Divagações: One Flew Over the Cuckoo's Nest

Às vezes eu me pergunto se o Jack Nicholson se incomoda muito em ser conhecido como tendo “cara de louco”. Não sei se isso ajudou ou atrapa...

Às vezes eu me pergunto se o Jack Nicholson se incomoda muito em ser conhecido como tendo “cara de louco”. Não sei se isso ajudou ou atrapalhou na carreira dele, mas em 1975 ele já devia estar bem escolado sobre como escolher papéis – e suponho que essa habilidade apenas aumente com a experiência. De qualquer forma, ninguém sabe exatamente se o seu personagem em One Flew Over the Cuckoo's Nest tem ou não problemas mentais.

Mas convenhamos que bem certo da cabeça ele não é. R.P. McMurphy é um condenado que é transferido de uma prisão rural para um manicômio porque os guardas desconfiam que ele não bate muito bem. Aparentemente, ele não faz muita questão de mostrar se é pirado – mas também não se esforça para apresentar normalidade. Com o tempo, acaba se socializando com os demais internos e sua permanência é acertada. No entanto, ele se sente enganado quando descobre que só vai poder sair quando os médicos permitirem e não quando a pena a que foi condenado acabar. A partir daí, cresce em seu íntimo a ideia de fugir.

Além de Jack Nicholson, se destacam no elenco Brad Dourif, Will Sampson, Christopher Lloyd e Danny DeVito como os demais internos, sem contar Louise Fletcher, que está ótima como a rígida enfermeira Ratched. Obviamente, todos são favorecidos pela direção firme e delicada de Milos Forman, que valoriza mais os personagens que as próprias situações. Sem que você perceba, cada um dos colegas de internamento vai ganhando personalidade e seus problemas crescem em dimensão. Eles fazem o protagonista parecer um pouco mais “normal”, mas a interação é tão fácil e amigável, que a dúvida continua.

Infelizmente, o filme envelheceu bastante.
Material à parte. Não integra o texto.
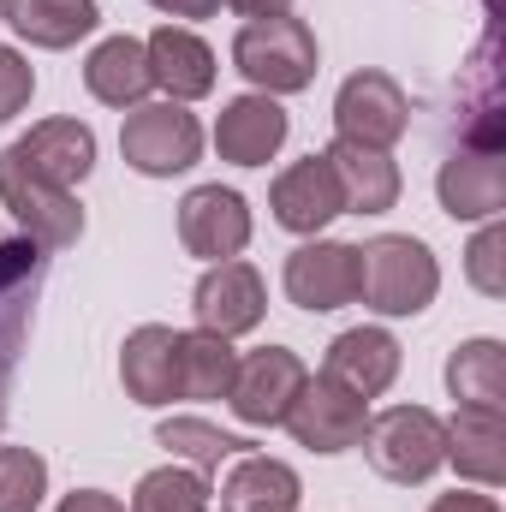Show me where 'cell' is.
I'll return each instance as SVG.
<instances>
[{
  "mask_svg": "<svg viewBox=\"0 0 506 512\" xmlns=\"http://www.w3.org/2000/svg\"><path fill=\"white\" fill-rule=\"evenodd\" d=\"M155 441L173 447V459H191L197 471H215L221 459L251 453V441H239V435H227V429H215V423H203V417H167V423L155 429Z\"/></svg>",
  "mask_w": 506,
  "mask_h": 512,
  "instance_id": "27",
  "label": "cell"
},
{
  "mask_svg": "<svg viewBox=\"0 0 506 512\" xmlns=\"http://www.w3.org/2000/svg\"><path fill=\"white\" fill-rule=\"evenodd\" d=\"M42 179H54V185H78V179H90V167H96V131L84 126V120H42V126H30L18 143H12Z\"/></svg>",
  "mask_w": 506,
  "mask_h": 512,
  "instance_id": "20",
  "label": "cell"
},
{
  "mask_svg": "<svg viewBox=\"0 0 506 512\" xmlns=\"http://www.w3.org/2000/svg\"><path fill=\"white\" fill-rule=\"evenodd\" d=\"M149 6H161L167 18H215L221 12V0H149Z\"/></svg>",
  "mask_w": 506,
  "mask_h": 512,
  "instance_id": "33",
  "label": "cell"
},
{
  "mask_svg": "<svg viewBox=\"0 0 506 512\" xmlns=\"http://www.w3.org/2000/svg\"><path fill=\"white\" fill-rule=\"evenodd\" d=\"M60 512H126L114 495H102V489H78V495H66Z\"/></svg>",
  "mask_w": 506,
  "mask_h": 512,
  "instance_id": "32",
  "label": "cell"
},
{
  "mask_svg": "<svg viewBox=\"0 0 506 512\" xmlns=\"http://www.w3.org/2000/svg\"><path fill=\"white\" fill-rule=\"evenodd\" d=\"M435 191H441V209L453 221H495L506 209V155L501 149H471V143L453 149L441 161Z\"/></svg>",
  "mask_w": 506,
  "mask_h": 512,
  "instance_id": "13",
  "label": "cell"
},
{
  "mask_svg": "<svg viewBox=\"0 0 506 512\" xmlns=\"http://www.w3.org/2000/svg\"><path fill=\"white\" fill-rule=\"evenodd\" d=\"M48 495V465L30 447H0V512H36Z\"/></svg>",
  "mask_w": 506,
  "mask_h": 512,
  "instance_id": "29",
  "label": "cell"
},
{
  "mask_svg": "<svg viewBox=\"0 0 506 512\" xmlns=\"http://www.w3.org/2000/svg\"><path fill=\"white\" fill-rule=\"evenodd\" d=\"M304 382H310V376H304V364H298L286 346H262L251 358H239V376H233L227 405L239 411V423L274 429V423H286V411H292V399H298Z\"/></svg>",
  "mask_w": 506,
  "mask_h": 512,
  "instance_id": "9",
  "label": "cell"
},
{
  "mask_svg": "<svg viewBox=\"0 0 506 512\" xmlns=\"http://www.w3.org/2000/svg\"><path fill=\"white\" fill-rule=\"evenodd\" d=\"M441 292V262L411 233H381L358 245V298L376 316H417Z\"/></svg>",
  "mask_w": 506,
  "mask_h": 512,
  "instance_id": "1",
  "label": "cell"
},
{
  "mask_svg": "<svg viewBox=\"0 0 506 512\" xmlns=\"http://www.w3.org/2000/svg\"><path fill=\"white\" fill-rule=\"evenodd\" d=\"M209 477L203 471H179V465H167V471H149L143 483H137V495H131V512H209Z\"/></svg>",
  "mask_w": 506,
  "mask_h": 512,
  "instance_id": "28",
  "label": "cell"
},
{
  "mask_svg": "<svg viewBox=\"0 0 506 512\" xmlns=\"http://www.w3.org/2000/svg\"><path fill=\"white\" fill-rule=\"evenodd\" d=\"M120 382L137 405H167L179 399V334L161 328V322H143L126 334V352H120Z\"/></svg>",
  "mask_w": 506,
  "mask_h": 512,
  "instance_id": "18",
  "label": "cell"
},
{
  "mask_svg": "<svg viewBox=\"0 0 506 512\" xmlns=\"http://www.w3.org/2000/svg\"><path fill=\"white\" fill-rule=\"evenodd\" d=\"M447 387L459 405H506V352L501 340H465L453 358H447Z\"/></svg>",
  "mask_w": 506,
  "mask_h": 512,
  "instance_id": "26",
  "label": "cell"
},
{
  "mask_svg": "<svg viewBox=\"0 0 506 512\" xmlns=\"http://www.w3.org/2000/svg\"><path fill=\"white\" fill-rule=\"evenodd\" d=\"M120 155H126V167L149 173V179H173V173L197 167L203 126L185 102H137L120 126Z\"/></svg>",
  "mask_w": 506,
  "mask_h": 512,
  "instance_id": "6",
  "label": "cell"
},
{
  "mask_svg": "<svg viewBox=\"0 0 506 512\" xmlns=\"http://www.w3.org/2000/svg\"><path fill=\"white\" fill-rule=\"evenodd\" d=\"M233 12H245V18H280V12H292V0H227Z\"/></svg>",
  "mask_w": 506,
  "mask_h": 512,
  "instance_id": "35",
  "label": "cell"
},
{
  "mask_svg": "<svg viewBox=\"0 0 506 512\" xmlns=\"http://www.w3.org/2000/svg\"><path fill=\"white\" fill-rule=\"evenodd\" d=\"M30 90H36V72L24 66V54L18 48H0V120H12L30 102Z\"/></svg>",
  "mask_w": 506,
  "mask_h": 512,
  "instance_id": "31",
  "label": "cell"
},
{
  "mask_svg": "<svg viewBox=\"0 0 506 512\" xmlns=\"http://www.w3.org/2000/svg\"><path fill=\"white\" fill-rule=\"evenodd\" d=\"M465 274H471V286H477L483 298H506V227L501 221H489V227L471 239Z\"/></svg>",
  "mask_w": 506,
  "mask_h": 512,
  "instance_id": "30",
  "label": "cell"
},
{
  "mask_svg": "<svg viewBox=\"0 0 506 512\" xmlns=\"http://www.w3.org/2000/svg\"><path fill=\"white\" fill-rule=\"evenodd\" d=\"M322 155H328L352 215H387L399 203V167L387 161V149H364V143L334 137V149H322Z\"/></svg>",
  "mask_w": 506,
  "mask_h": 512,
  "instance_id": "21",
  "label": "cell"
},
{
  "mask_svg": "<svg viewBox=\"0 0 506 512\" xmlns=\"http://www.w3.org/2000/svg\"><path fill=\"white\" fill-rule=\"evenodd\" d=\"M0 203L12 209V221L24 227V239H36L42 251H66L84 233V209L66 185L42 179L18 149H0Z\"/></svg>",
  "mask_w": 506,
  "mask_h": 512,
  "instance_id": "4",
  "label": "cell"
},
{
  "mask_svg": "<svg viewBox=\"0 0 506 512\" xmlns=\"http://www.w3.org/2000/svg\"><path fill=\"white\" fill-rule=\"evenodd\" d=\"M364 453L387 483H429L447 465V423L429 405H393L364 423Z\"/></svg>",
  "mask_w": 506,
  "mask_h": 512,
  "instance_id": "2",
  "label": "cell"
},
{
  "mask_svg": "<svg viewBox=\"0 0 506 512\" xmlns=\"http://www.w3.org/2000/svg\"><path fill=\"white\" fill-rule=\"evenodd\" d=\"M286 298L310 316L346 310L358 298V245L340 239H310L286 256Z\"/></svg>",
  "mask_w": 506,
  "mask_h": 512,
  "instance_id": "8",
  "label": "cell"
},
{
  "mask_svg": "<svg viewBox=\"0 0 506 512\" xmlns=\"http://www.w3.org/2000/svg\"><path fill=\"white\" fill-rule=\"evenodd\" d=\"M0 18H6V0H0Z\"/></svg>",
  "mask_w": 506,
  "mask_h": 512,
  "instance_id": "36",
  "label": "cell"
},
{
  "mask_svg": "<svg viewBox=\"0 0 506 512\" xmlns=\"http://www.w3.org/2000/svg\"><path fill=\"white\" fill-rule=\"evenodd\" d=\"M42 286H48V251L24 233L0 239V417H6V393H12V376H18Z\"/></svg>",
  "mask_w": 506,
  "mask_h": 512,
  "instance_id": "5",
  "label": "cell"
},
{
  "mask_svg": "<svg viewBox=\"0 0 506 512\" xmlns=\"http://www.w3.org/2000/svg\"><path fill=\"white\" fill-rule=\"evenodd\" d=\"M239 376V352L233 340L197 328V334H179V399H227Z\"/></svg>",
  "mask_w": 506,
  "mask_h": 512,
  "instance_id": "25",
  "label": "cell"
},
{
  "mask_svg": "<svg viewBox=\"0 0 506 512\" xmlns=\"http://www.w3.org/2000/svg\"><path fill=\"white\" fill-rule=\"evenodd\" d=\"M84 84H90V96L108 102V108H137V102L149 96V84H155L143 42H137V36H108V42L84 60Z\"/></svg>",
  "mask_w": 506,
  "mask_h": 512,
  "instance_id": "23",
  "label": "cell"
},
{
  "mask_svg": "<svg viewBox=\"0 0 506 512\" xmlns=\"http://www.w3.org/2000/svg\"><path fill=\"white\" fill-rule=\"evenodd\" d=\"M6 24L36 48H72L102 24L96 0H6Z\"/></svg>",
  "mask_w": 506,
  "mask_h": 512,
  "instance_id": "24",
  "label": "cell"
},
{
  "mask_svg": "<svg viewBox=\"0 0 506 512\" xmlns=\"http://www.w3.org/2000/svg\"><path fill=\"white\" fill-rule=\"evenodd\" d=\"M233 66L251 78L262 96H292L316 78V36L304 18H251L233 36Z\"/></svg>",
  "mask_w": 506,
  "mask_h": 512,
  "instance_id": "3",
  "label": "cell"
},
{
  "mask_svg": "<svg viewBox=\"0 0 506 512\" xmlns=\"http://www.w3.org/2000/svg\"><path fill=\"white\" fill-rule=\"evenodd\" d=\"M364 423H370L364 417V399H352L346 387H334L328 376L304 382L298 399H292V411H286V429L310 453H346V447H358L364 441Z\"/></svg>",
  "mask_w": 506,
  "mask_h": 512,
  "instance_id": "12",
  "label": "cell"
},
{
  "mask_svg": "<svg viewBox=\"0 0 506 512\" xmlns=\"http://www.w3.org/2000/svg\"><path fill=\"white\" fill-rule=\"evenodd\" d=\"M322 376L334 387H346L352 399H381L393 387V376H399V340L387 328H346L328 346Z\"/></svg>",
  "mask_w": 506,
  "mask_h": 512,
  "instance_id": "15",
  "label": "cell"
},
{
  "mask_svg": "<svg viewBox=\"0 0 506 512\" xmlns=\"http://www.w3.org/2000/svg\"><path fill=\"white\" fill-rule=\"evenodd\" d=\"M179 245L203 262H233L251 245V209L227 185H197L179 203Z\"/></svg>",
  "mask_w": 506,
  "mask_h": 512,
  "instance_id": "10",
  "label": "cell"
},
{
  "mask_svg": "<svg viewBox=\"0 0 506 512\" xmlns=\"http://www.w3.org/2000/svg\"><path fill=\"white\" fill-rule=\"evenodd\" d=\"M298 471L262 453H239L233 477L221 483V512H298Z\"/></svg>",
  "mask_w": 506,
  "mask_h": 512,
  "instance_id": "22",
  "label": "cell"
},
{
  "mask_svg": "<svg viewBox=\"0 0 506 512\" xmlns=\"http://www.w3.org/2000/svg\"><path fill=\"white\" fill-rule=\"evenodd\" d=\"M280 143H286V108H280L274 96H262V90L227 102L221 120H215V149H221V161H233V167H262Z\"/></svg>",
  "mask_w": 506,
  "mask_h": 512,
  "instance_id": "16",
  "label": "cell"
},
{
  "mask_svg": "<svg viewBox=\"0 0 506 512\" xmlns=\"http://www.w3.org/2000/svg\"><path fill=\"white\" fill-rule=\"evenodd\" d=\"M191 310H197V328H209V334H221V340L251 334L256 322H262V310H268L262 274H256L251 262H239V256H233V262H215V268L197 280Z\"/></svg>",
  "mask_w": 506,
  "mask_h": 512,
  "instance_id": "11",
  "label": "cell"
},
{
  "mask_svg": "<svg viewBox=\"0 0 506 512\" xmlns=\"http://www.w3.org/2000/svg\"><path fill=\"white\" fill-rule=\"evenodd\" d=\"M429 512H501V507H495V495H459L453 489V495H441Z\"/></svg>",
  "mask_w": 506,
  "mask_h": 512,
  "instance_id": "34",
  "label": "cell"
},
{
  "mask_svg": "<svg viewBox=\"0 0 506 512\" xmlns=\"http://www.w3.org/2000/svg\"><path fill=\"white\" fill-rule=\"evenodd\" d=\"M268 209L286 233H322L334 215H346V197H340V179L328 167V155H304L292 161L274 191H268Z\"/></svg>",
  "mask_w": 506,
  "mask_h": 512,
  "instance_id": "14",
  "label": "cell"
},
{
  "mask_svg": "<svg viewBox=\"0 0 506 512\" xmlns=\"http://www.w3.org/2000/svg\"><path fill=\"white\" fill-rule=\"evenodd\" d=\"M447 459L459 465V477L501 489L506 483V423L489 405H459L447 423Z\"/></svg>",
  "mask_w": 506,
  "mask_h": 512,
  "instance_id": "19",
  "label": "cell"
},
{
  "mask_svg": "<svg viewBox=\"0 0 506 512\" xmlns=\"http://www.w3.org/2000/svg\"><path fill=\"white\" fill-rule=\"evenodd\" d=\"M411 126V102L405 90L387 78V72H352L334 96V131L346 143H364V149H387L399 143Z\"/></svg>",
  "mask_w": 506,
  "mask_h": 512,
  "instance_id": "7",
  "label": "cell"
},
{
  "mask_svg": "<svg viewBox=\"0 0 506 512\" xmlns=\"http://www.w3.org/2000/svg\"><path fill=\"white\" fill-rule=\"evenodd\" d=\"M143 54H149V78L167 90V102H197V96L215 90V54H209L203 36H191L179 24H161L143 42Z\"/></svg>",
  "mask_w": 506,
  "mask_h": 512,
  "instance_id": "17",
  "label": "cell"
}]
</instances>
Mesmo que a palheta de cores de um hospital e os uniformes permaneçam praticamente os mesmos, os cabelos mudaram, assim como os tratamentos psiquiátricos e as exigências de segurança nos hospitais (sinceramente, ele poderia ter fugido muito fácil, sem a necessidade de nenhum plano elaborado). De qualquer forma, fica um retrato poético de uma realidade triste (embora a situação fosse bem pior por aqui). Aliás, esse é um dos raros filmes em que a melancolia está presente nos detalhes, enquanto todos tentam disfarçar – inclusive se sentindo realmente felizes de vez em quando.

Mas não adianta, o filme é de Jack Nicholson e sua atuação é surpreendente. Mesmo tendo um personagem difícil, politicamente incorreto e “indecifrável”, ele encanta e chega a conquistar a simpatia do público. Com motivações bastante contestáveis, ele é um mistério para quem vê o filme e até para quem está participando da história. Não se sabe se é inteligente, malandro ou burro; interesseiro, desapegado ou grande amigo; são, perturbado ou doente. Só mesmo Jack Nicholson para transformar essa grande incógnita em charme.

One Flew Over the Cuckoo's Nest não é um filme fácil, para comer com um balde de pipoca na mão. É necessário ter atenção e alguma sensibilidade. Não é um filme alegre, mas não chega a ser excessivamente dramático. Parece um dia chuvoso e cinzento, mas sem muito vento.